The acquisition adds about 9 Tcf of resource potential across the Haynesville and Bossier intervals, Southwestern said.

However, because drilling depths are greater in the Haynesville, well costs are expected to be higher compared to the Marcellus. Some lateral lengths on Indigo’s acreage are between 9,000 and 10,000 ft, Carrell said, but on average they are closer to between 7,500 and 8,000 ft. There are typically five wells per section in each interval.

“No communication [has] been observed between the Haynesville and the Bossier [intervals], so that’s really nice about the dual interval opportunity here,” Carrell said.
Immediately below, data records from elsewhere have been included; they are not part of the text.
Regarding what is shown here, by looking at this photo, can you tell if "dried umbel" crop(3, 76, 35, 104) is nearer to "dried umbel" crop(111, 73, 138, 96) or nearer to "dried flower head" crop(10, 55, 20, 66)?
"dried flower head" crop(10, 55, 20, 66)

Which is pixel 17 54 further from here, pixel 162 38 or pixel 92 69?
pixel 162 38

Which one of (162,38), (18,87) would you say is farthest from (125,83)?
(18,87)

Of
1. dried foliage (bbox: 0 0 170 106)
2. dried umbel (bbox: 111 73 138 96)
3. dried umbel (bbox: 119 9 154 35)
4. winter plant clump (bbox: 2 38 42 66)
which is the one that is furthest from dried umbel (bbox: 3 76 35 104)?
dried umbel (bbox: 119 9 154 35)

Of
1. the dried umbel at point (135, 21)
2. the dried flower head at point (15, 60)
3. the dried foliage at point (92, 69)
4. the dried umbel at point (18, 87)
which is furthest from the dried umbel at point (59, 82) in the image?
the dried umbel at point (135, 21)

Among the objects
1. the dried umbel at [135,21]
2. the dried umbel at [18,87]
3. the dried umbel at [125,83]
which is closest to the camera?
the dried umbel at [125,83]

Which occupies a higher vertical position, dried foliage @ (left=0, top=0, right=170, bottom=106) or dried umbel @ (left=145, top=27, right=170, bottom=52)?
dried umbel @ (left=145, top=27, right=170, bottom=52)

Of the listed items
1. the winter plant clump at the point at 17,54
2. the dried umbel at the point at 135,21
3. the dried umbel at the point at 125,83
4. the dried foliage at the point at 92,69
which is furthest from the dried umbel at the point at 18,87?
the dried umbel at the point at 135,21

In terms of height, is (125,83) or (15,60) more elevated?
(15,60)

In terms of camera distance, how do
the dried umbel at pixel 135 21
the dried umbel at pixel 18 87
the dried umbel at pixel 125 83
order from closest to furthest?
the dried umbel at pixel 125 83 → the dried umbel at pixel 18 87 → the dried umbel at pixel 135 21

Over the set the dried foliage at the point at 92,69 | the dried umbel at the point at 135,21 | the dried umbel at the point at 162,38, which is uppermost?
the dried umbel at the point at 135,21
Way added Southwestern will be looking at drilling opportunities across the entire portfolio, searching for the best economic returns. He noted, “it’s not just gas; it’s condensate and NGL.”

The Southwestern-Indigo deal comes on the heels of EQT Corp.’s plans to buy Appalachian basin rival Alta Resources last month and Pioneer Natural Resources’ agreement in April to buy privately held DoublePoint Energy for $6.4 billion.

Southwestern in August bought Montage Resources for about $865 million to expand its footprint in the Appalachia, the biggest shale gas basin in the United States.

The company expects general and administrative cost savings of about $20 million from its Indigo deal, along with further operational and financial savings.

Goldman Sachs & Co. LLC served as the exclusive financial adviser to Southwestern, while Skadden, Arps, Slate, Meagher & Flom LLP served as legal adviser. Credit Suisse Securities (USA) LLC served as the exclusive financial adviser to Indigo, while Kirkland & Ellis LLP served as legal adviser.

Reuters contributed to this article.